* _Problem statement_: Copy out every line of the data below that contains the word "background".

* _Extracted information_:
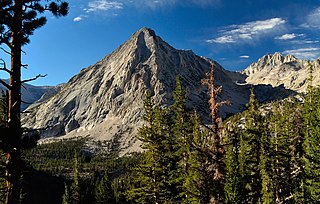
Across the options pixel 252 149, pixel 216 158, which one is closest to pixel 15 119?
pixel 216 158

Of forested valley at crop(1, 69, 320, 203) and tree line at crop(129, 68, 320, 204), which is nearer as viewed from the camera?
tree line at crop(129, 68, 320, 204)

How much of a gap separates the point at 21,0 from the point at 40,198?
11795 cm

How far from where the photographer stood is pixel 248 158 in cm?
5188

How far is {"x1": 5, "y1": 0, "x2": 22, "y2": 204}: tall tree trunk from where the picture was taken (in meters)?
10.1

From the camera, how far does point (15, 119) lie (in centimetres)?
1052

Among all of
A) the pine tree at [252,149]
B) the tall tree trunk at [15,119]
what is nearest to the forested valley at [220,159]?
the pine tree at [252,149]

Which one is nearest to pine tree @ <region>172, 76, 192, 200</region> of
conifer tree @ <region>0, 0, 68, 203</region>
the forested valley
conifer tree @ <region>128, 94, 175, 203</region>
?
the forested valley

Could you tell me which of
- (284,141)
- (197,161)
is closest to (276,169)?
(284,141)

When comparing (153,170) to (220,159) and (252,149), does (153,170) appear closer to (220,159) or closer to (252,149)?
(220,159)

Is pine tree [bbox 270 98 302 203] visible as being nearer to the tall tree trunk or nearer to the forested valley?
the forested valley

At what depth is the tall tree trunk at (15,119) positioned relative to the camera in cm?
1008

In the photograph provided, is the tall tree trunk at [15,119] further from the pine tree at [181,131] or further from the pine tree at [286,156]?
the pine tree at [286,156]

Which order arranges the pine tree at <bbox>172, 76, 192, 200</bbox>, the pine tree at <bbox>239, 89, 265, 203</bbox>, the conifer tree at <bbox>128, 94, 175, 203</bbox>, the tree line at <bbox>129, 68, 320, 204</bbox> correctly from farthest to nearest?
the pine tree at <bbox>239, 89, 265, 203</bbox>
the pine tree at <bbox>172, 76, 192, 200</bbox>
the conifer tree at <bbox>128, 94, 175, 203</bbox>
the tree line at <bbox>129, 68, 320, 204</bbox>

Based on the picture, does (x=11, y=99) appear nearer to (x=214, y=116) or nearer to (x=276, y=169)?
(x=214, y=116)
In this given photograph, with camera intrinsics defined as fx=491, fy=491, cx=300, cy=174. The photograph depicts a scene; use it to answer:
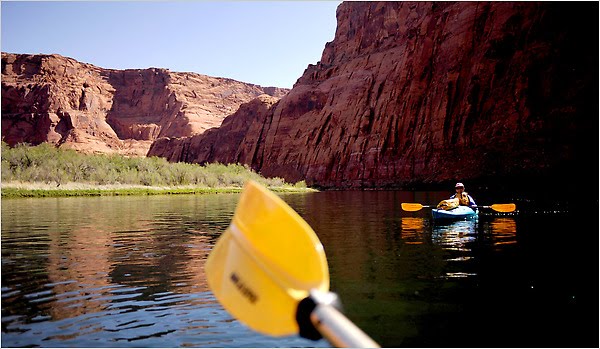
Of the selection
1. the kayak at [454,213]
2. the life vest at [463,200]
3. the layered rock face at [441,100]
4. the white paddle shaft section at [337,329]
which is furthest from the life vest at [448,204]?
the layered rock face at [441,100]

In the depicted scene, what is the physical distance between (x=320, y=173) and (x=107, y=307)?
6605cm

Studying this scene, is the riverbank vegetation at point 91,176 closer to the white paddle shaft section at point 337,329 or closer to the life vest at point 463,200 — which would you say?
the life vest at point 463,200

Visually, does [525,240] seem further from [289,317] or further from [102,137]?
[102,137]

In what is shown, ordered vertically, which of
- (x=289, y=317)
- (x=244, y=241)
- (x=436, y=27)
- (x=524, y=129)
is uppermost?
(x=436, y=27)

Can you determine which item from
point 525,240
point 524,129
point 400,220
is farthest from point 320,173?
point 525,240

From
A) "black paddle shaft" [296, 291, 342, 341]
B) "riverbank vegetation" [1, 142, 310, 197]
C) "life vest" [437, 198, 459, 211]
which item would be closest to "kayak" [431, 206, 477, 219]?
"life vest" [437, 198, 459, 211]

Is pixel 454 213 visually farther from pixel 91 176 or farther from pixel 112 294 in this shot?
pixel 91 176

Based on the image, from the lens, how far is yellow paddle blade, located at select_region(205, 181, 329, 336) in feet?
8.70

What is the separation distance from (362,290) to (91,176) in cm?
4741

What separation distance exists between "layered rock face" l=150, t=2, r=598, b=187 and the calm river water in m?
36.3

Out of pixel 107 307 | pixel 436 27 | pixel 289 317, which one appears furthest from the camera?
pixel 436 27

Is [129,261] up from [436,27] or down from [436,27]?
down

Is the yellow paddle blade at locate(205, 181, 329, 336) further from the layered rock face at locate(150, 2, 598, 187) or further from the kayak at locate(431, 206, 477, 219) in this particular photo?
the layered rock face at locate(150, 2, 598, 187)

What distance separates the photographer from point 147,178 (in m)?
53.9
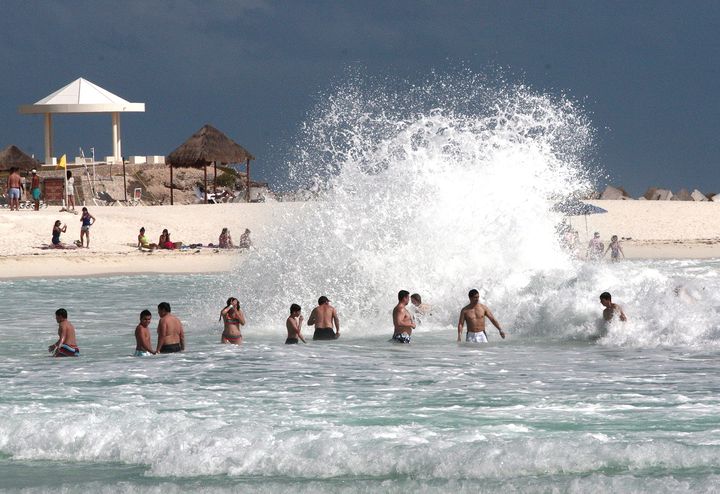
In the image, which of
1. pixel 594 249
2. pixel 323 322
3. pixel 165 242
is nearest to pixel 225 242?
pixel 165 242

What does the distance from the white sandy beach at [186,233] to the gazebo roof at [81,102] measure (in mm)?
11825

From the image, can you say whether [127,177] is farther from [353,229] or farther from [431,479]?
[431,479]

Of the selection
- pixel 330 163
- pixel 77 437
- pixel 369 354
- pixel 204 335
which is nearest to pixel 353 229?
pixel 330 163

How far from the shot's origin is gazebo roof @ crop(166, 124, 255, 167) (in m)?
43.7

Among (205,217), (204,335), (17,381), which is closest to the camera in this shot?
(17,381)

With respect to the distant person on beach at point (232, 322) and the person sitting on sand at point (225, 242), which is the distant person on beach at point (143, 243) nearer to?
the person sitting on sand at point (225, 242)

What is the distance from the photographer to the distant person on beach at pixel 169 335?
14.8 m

--

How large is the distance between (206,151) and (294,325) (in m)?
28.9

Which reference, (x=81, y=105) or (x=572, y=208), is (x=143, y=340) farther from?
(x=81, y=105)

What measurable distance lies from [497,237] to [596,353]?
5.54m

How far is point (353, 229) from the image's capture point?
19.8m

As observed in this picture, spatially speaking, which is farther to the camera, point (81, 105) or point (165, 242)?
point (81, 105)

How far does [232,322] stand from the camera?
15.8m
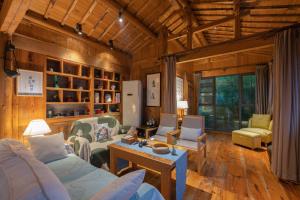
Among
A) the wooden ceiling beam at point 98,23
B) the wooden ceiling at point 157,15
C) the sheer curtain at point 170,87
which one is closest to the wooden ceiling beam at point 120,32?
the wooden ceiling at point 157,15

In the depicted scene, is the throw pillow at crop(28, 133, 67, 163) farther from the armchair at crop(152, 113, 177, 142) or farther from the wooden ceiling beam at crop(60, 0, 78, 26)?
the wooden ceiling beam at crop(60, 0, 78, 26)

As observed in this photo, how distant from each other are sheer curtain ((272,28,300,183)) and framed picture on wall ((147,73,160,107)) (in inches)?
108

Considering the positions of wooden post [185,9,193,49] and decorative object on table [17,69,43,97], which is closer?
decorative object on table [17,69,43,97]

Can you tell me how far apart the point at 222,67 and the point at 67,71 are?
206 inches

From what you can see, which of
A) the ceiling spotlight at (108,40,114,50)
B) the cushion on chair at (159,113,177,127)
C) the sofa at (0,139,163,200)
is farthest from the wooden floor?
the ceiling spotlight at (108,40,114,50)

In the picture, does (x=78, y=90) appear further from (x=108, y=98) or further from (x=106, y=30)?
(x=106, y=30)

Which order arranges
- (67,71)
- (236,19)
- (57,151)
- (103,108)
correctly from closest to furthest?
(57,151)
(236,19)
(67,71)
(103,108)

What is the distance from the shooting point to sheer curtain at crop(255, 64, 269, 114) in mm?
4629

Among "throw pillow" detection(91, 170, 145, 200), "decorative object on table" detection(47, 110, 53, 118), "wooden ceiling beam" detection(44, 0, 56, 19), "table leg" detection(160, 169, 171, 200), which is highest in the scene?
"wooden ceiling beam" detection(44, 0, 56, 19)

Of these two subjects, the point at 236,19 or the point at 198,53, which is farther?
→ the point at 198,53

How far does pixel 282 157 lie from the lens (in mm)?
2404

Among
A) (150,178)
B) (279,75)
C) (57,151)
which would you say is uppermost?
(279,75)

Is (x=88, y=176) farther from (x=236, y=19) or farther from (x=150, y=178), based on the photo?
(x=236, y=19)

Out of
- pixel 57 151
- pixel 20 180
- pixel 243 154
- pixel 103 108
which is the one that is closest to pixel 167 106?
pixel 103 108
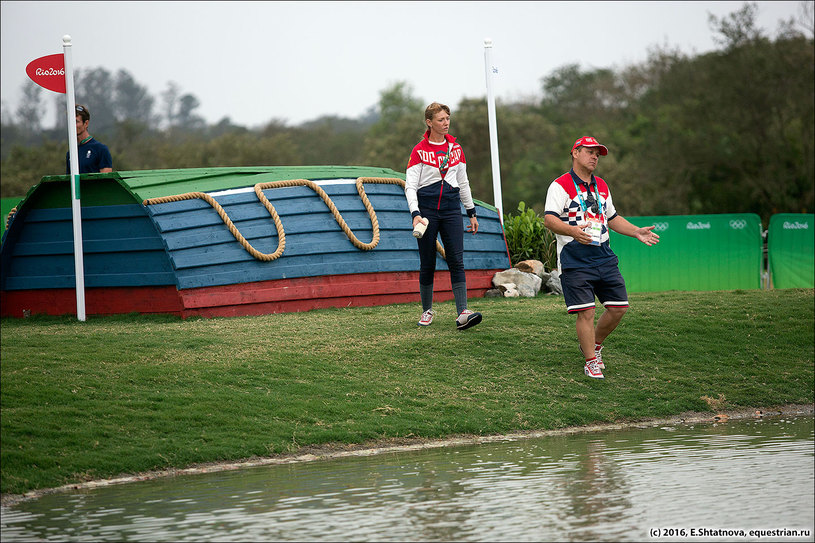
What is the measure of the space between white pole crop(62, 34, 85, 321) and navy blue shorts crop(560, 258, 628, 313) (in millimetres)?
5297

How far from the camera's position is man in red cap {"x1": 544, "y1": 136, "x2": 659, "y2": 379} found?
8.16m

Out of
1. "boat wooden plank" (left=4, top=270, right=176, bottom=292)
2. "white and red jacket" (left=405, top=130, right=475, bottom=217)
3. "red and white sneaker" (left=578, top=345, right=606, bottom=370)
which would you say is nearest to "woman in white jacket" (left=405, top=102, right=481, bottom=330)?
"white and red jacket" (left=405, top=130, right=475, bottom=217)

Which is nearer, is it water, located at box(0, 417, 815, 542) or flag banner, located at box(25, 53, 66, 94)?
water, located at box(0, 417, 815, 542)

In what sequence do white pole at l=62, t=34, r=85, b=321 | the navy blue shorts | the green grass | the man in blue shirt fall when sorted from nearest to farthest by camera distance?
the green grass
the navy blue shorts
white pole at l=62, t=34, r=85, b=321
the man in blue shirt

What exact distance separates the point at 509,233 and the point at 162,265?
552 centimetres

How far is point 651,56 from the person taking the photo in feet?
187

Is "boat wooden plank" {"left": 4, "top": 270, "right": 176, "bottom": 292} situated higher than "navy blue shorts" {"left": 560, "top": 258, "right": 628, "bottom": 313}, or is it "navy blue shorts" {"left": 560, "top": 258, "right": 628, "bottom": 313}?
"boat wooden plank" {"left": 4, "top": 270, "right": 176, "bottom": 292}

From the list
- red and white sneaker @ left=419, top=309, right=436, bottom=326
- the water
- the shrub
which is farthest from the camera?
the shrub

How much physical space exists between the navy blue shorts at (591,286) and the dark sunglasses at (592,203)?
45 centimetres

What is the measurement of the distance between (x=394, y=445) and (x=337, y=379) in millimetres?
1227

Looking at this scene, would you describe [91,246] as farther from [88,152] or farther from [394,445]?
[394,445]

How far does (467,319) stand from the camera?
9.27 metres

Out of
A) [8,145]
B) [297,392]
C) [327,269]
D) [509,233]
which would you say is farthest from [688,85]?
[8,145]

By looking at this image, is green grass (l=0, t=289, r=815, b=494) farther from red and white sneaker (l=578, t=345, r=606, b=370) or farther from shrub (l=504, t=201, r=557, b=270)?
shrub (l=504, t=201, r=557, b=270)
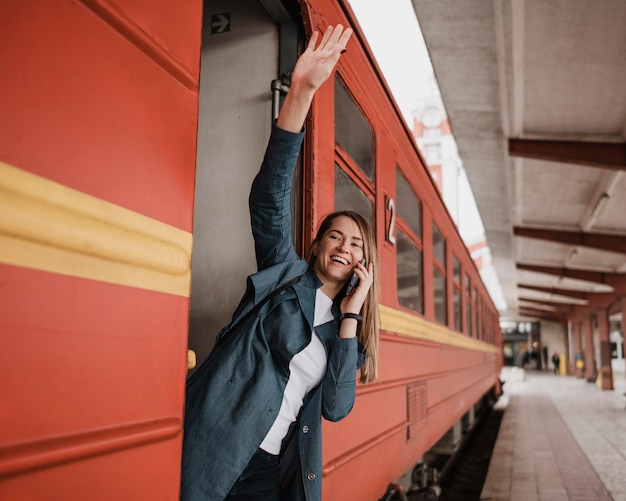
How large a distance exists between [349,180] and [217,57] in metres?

* * *

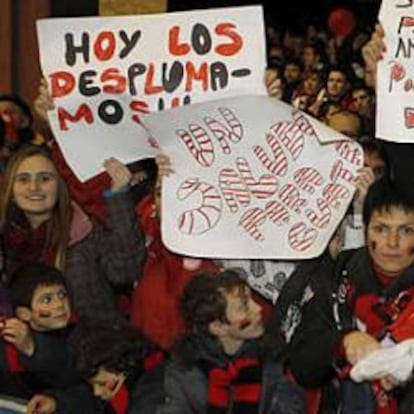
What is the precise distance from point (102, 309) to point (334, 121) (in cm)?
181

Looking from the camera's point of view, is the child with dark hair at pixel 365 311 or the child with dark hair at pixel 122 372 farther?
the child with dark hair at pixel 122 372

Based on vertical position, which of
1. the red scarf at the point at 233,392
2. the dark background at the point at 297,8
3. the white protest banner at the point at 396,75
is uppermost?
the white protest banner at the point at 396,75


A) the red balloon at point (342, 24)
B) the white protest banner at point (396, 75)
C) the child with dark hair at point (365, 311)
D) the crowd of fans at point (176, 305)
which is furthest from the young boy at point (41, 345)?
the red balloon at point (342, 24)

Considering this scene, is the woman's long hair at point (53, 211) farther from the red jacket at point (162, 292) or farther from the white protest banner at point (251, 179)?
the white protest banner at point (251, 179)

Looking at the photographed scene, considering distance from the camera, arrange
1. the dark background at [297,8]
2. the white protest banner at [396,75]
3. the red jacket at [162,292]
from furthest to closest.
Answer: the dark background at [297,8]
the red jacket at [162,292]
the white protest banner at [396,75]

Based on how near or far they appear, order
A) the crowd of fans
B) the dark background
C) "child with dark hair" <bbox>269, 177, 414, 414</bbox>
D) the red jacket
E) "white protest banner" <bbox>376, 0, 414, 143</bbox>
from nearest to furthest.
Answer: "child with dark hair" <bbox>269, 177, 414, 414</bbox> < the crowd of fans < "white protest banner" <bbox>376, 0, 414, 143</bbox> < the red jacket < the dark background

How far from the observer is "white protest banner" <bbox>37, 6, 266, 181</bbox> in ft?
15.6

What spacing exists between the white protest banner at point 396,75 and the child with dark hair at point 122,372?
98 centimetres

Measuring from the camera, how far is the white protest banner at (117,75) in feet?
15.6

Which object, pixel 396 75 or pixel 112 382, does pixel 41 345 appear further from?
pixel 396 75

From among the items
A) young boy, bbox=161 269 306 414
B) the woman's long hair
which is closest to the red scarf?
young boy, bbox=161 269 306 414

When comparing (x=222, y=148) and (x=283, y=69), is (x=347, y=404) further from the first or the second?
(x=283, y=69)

* _Result of this exercise_:
2. the dark background at the point at 297,8
1. the dark background at [297,8]
Answer: the dark background at [297,8]
B) the dark background
Answer: "child with dark hair" <bbox>269, 177, 414, 414</bbox> < the crowd of fans < "white protest banner" <bbox>376, 0, 414, 143</bbox> < the red jacket < the dark background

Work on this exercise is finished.